Synthesizing Speech from Intracranial Depth Electrodes using an Encoder-Decoder Framework
This work addresses enabling communication for people with dysarthria or anarthria by exploring a less invasive neural recording method, though it is incremental as it builds on prior electrocorticographic approaches.
The study tackled the problem of synthesizing speech from minimally invasive intracranial depth electrodes (sEEG) using a recurrent encoder-decoder model, achieving correlations up to 0.8 for audio reconstruction and outperforming an existing non-regressive convolutional neural network benchmark.

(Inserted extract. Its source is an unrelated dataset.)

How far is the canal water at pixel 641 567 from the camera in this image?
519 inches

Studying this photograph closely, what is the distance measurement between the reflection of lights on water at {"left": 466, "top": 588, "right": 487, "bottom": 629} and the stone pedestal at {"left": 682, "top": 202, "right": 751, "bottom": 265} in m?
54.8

Speech Neuroprostheses have the potential to enable communication for people with dysarthria or anarthria. Recent advances have demonstrated high-quality text decoding and speech synthesis from electrocorticographic grids placed on the cortical surface. Here, we investigate a less invasive measurement modality in three participants, namely stereotactic EEG (sEEG) that provides sparse sampling from multiple brain regions, including subcortical regions. To evaluate whether sEEG can also be used to synthesize audio from neural recordings, we employ a recurrent encoder-decoder model based on modern deep learning methods. We find that speech can indeed be reconstructed with correlations up to 0.8 from these minimally invasive recordings, despite limited amounts of training data. In particular, the architecture we employ naturally picks up on the temporal nature of the data and thereby outperforms an existing benchmark based on non-regressive convolutional neural networks.